25            I have carefully reviewed the materials filed on this case.  Even in the absence of responding materials from the father, I have had the benefit of considering the e-mails he exchanged with the Applicant’s lawyer in relation to COVID-19 considerations.

26            While the mother’s concerns about COVID-19 are well-founded, I am not satisfied that she has established a failure, inability or refusal by the father to adhere to appropriate COVID-19 protocols in the future.

27            Every member of this community is struggling with similar, overwhelming COVID-19 issues multiple times each day.

    1. The disruption of our lives is anxiety producing for everyone.
    2. It is even more confusing for children who may have a difficult time understanding.
    3. In scary times, children need all of the adults in their lives to behave in a cooperative, responsible and mature manner.
    4. Vulnerable children need reassurance that everything is going to be ok.  It’s up to the adults to provide that reassurance.
    5. Right now, families need more cooperation.  And less litigation.

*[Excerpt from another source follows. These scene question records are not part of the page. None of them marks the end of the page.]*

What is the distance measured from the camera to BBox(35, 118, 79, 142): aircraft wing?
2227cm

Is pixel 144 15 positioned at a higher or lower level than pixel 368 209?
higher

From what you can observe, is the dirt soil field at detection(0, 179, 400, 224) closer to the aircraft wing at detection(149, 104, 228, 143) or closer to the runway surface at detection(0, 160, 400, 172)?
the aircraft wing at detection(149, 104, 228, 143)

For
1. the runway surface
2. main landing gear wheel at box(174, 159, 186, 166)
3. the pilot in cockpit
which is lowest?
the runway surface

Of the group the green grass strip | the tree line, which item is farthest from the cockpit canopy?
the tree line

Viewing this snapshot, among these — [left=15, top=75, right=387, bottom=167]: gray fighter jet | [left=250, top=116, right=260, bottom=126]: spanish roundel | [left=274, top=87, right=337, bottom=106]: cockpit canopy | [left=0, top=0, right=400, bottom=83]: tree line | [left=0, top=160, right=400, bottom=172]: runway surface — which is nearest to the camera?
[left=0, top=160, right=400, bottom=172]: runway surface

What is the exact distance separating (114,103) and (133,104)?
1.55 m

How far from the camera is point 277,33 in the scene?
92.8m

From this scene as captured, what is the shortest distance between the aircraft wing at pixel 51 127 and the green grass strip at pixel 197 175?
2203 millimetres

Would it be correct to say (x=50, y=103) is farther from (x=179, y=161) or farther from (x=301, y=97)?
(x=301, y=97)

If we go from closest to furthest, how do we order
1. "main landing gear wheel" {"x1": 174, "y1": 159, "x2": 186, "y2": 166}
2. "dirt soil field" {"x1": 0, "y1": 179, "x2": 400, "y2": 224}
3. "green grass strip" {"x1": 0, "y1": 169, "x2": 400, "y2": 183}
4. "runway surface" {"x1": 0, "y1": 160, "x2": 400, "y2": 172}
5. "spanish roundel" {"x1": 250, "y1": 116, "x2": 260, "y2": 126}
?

28            I would urge both parents in this case to renew their efforts to address vitally important health and safety issues for their child in a more conciliatory and productive manner.

29            My denial of authorization to proceed with an urgent motion is without prejudice to the issue being returned to court if more serious and specific COVID-19 problems arise.  Any future motion would again have to be reviewed by the Triage Judge.  However, I hope that both parents will understand the limitations of the family court process at this critical time.

30            None of us have ever experienced anything like this.  We are all going to have to try a bit harder – for the sake of our children.